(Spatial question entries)
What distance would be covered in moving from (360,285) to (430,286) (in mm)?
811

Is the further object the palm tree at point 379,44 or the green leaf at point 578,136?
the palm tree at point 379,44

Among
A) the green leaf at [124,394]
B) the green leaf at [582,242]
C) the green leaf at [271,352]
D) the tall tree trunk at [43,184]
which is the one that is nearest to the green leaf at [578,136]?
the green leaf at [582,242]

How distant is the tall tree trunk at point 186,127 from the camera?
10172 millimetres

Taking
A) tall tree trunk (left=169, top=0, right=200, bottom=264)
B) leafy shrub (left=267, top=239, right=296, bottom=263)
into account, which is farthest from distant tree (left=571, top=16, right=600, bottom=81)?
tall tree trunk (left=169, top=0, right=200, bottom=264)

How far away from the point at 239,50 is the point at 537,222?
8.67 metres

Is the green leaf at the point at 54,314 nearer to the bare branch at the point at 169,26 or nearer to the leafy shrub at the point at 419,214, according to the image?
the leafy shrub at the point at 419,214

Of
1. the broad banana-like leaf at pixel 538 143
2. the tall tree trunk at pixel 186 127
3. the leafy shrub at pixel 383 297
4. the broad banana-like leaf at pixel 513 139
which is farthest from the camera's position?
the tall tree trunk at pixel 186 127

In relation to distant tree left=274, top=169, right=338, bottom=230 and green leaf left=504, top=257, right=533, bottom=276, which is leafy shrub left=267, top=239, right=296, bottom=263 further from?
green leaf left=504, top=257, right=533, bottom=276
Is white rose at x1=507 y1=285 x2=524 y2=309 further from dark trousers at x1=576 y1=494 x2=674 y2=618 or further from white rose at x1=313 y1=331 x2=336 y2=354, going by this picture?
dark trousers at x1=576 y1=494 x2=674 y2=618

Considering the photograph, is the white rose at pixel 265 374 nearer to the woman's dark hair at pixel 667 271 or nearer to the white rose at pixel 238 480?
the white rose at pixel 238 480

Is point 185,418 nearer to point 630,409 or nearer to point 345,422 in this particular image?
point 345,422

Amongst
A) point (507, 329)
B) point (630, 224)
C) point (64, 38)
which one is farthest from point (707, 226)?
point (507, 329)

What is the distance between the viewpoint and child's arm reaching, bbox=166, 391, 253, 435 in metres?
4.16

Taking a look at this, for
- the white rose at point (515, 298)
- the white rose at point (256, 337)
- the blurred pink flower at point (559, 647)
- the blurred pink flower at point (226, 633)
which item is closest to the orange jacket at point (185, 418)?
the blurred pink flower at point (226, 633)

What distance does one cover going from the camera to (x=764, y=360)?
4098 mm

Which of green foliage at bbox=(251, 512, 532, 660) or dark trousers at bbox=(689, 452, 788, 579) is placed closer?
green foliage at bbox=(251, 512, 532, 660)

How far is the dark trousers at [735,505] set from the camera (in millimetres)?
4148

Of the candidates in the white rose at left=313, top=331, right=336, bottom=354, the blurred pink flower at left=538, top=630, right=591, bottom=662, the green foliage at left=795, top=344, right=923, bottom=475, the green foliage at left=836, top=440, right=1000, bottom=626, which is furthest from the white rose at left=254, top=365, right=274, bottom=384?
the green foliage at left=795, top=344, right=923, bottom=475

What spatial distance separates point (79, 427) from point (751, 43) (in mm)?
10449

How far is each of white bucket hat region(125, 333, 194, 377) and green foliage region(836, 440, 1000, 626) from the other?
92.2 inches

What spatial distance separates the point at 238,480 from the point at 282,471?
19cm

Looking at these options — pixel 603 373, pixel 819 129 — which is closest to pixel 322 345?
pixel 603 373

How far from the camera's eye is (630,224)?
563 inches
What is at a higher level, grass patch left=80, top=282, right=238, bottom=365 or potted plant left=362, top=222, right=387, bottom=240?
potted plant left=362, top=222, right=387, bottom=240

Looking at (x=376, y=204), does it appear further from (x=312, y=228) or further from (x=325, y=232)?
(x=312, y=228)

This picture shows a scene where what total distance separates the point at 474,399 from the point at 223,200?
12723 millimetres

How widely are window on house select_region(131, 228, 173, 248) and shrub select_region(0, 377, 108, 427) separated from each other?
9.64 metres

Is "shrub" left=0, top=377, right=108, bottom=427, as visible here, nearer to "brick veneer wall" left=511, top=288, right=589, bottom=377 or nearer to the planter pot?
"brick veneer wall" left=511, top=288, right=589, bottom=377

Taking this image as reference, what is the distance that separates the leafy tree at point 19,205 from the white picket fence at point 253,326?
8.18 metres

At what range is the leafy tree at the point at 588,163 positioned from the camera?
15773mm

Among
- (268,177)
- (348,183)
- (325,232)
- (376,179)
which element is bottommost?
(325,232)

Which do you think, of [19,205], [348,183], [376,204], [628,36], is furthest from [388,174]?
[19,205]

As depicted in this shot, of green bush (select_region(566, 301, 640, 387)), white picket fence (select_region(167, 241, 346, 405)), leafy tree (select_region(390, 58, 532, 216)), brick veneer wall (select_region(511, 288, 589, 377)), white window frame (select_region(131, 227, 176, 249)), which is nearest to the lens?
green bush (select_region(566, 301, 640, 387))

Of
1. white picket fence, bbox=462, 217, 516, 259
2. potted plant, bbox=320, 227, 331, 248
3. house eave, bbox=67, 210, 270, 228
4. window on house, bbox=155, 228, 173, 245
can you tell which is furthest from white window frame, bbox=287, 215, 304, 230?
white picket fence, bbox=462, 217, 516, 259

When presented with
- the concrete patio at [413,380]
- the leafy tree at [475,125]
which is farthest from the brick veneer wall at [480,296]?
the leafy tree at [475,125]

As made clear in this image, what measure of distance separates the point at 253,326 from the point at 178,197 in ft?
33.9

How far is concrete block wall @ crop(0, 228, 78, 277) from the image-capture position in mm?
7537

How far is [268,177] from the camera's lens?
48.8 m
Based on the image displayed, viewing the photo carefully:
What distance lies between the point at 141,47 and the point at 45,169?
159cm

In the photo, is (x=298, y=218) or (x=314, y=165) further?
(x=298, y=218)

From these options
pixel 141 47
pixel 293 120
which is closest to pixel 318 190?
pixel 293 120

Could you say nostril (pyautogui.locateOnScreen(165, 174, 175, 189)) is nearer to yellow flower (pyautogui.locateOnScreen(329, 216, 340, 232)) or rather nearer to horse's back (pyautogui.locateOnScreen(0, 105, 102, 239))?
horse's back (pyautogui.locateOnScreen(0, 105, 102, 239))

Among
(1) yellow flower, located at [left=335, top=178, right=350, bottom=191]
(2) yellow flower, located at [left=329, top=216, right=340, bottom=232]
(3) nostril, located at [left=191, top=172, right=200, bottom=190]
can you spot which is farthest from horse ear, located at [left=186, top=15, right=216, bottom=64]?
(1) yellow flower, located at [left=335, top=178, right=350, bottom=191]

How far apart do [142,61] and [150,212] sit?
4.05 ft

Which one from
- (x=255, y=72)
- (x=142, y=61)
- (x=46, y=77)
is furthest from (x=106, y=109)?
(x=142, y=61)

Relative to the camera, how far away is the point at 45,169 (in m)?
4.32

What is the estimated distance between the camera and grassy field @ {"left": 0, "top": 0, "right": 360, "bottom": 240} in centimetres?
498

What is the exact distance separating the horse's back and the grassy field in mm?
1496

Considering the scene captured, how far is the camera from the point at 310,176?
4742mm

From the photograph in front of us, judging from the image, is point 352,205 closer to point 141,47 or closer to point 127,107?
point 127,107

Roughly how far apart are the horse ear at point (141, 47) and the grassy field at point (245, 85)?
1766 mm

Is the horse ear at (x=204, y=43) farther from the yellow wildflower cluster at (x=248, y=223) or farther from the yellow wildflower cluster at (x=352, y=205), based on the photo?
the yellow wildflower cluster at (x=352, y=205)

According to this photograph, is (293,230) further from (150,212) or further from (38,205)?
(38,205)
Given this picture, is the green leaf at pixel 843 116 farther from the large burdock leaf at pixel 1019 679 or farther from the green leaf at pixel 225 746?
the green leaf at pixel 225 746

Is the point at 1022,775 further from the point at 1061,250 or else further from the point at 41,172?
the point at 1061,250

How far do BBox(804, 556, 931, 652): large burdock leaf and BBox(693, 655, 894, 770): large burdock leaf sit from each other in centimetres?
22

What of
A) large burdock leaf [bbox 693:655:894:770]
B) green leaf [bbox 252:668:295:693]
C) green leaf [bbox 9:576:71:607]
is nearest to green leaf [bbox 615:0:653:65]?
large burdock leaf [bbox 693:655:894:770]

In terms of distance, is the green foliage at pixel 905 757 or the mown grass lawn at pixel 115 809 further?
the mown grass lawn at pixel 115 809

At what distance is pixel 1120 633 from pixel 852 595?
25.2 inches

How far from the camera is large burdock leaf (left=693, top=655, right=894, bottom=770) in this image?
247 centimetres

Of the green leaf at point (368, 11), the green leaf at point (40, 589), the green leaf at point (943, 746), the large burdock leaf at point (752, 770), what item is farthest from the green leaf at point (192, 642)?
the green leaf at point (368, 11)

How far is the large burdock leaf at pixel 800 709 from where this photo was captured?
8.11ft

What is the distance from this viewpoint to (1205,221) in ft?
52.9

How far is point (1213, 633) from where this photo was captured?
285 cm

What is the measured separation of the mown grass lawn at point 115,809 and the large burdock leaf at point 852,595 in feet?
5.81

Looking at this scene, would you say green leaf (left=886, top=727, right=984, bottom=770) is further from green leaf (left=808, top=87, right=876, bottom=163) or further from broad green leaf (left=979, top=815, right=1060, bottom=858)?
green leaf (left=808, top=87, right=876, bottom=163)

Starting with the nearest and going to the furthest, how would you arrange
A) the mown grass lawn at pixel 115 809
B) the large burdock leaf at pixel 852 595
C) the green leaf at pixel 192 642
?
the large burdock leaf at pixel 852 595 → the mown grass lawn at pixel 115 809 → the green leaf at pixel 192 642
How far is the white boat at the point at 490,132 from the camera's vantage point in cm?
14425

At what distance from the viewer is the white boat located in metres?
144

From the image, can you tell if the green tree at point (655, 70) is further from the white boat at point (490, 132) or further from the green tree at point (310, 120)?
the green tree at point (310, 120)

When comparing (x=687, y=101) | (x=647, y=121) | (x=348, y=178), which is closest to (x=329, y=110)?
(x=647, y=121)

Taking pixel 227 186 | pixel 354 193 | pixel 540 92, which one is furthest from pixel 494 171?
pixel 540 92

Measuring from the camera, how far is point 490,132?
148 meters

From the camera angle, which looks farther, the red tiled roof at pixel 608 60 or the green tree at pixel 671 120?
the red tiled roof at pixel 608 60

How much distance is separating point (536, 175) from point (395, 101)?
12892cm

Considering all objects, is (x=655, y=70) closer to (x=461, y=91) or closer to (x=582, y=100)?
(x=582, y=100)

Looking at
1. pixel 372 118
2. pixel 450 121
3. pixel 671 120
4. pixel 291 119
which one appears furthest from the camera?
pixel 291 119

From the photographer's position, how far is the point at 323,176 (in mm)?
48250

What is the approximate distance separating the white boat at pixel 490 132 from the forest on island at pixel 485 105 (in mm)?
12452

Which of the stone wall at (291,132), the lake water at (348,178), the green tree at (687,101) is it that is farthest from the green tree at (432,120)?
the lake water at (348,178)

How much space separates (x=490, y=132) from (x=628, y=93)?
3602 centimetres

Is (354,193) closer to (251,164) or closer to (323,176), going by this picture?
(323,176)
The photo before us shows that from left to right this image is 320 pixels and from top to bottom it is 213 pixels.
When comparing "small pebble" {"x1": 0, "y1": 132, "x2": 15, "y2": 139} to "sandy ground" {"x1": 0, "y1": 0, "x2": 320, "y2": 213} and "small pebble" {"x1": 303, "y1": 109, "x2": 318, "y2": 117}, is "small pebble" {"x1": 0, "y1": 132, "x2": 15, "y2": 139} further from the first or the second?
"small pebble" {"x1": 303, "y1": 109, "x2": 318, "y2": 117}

→ **PROBLEM TO WORK ON**:
Revise the records from the line with "In terms of" up to and including the line with "247 centimetres", replacing "green foliage" with "green vegetation" and leaving everything else unchanged.

→ **WRITTEN REPLY**:
In terms of distance, is the green vegetation at pixel 905 757 or the mown grass lawn at pixel 115 809 further?
the mown grass lawn at pixel 115 809

At what distance is pixel 1120 633 from pixel 852 595?
25.2 inches

How far from the camera is large burdock leaf (left=693, top=655, right=894, bottom=770) in this image?
247 centimetres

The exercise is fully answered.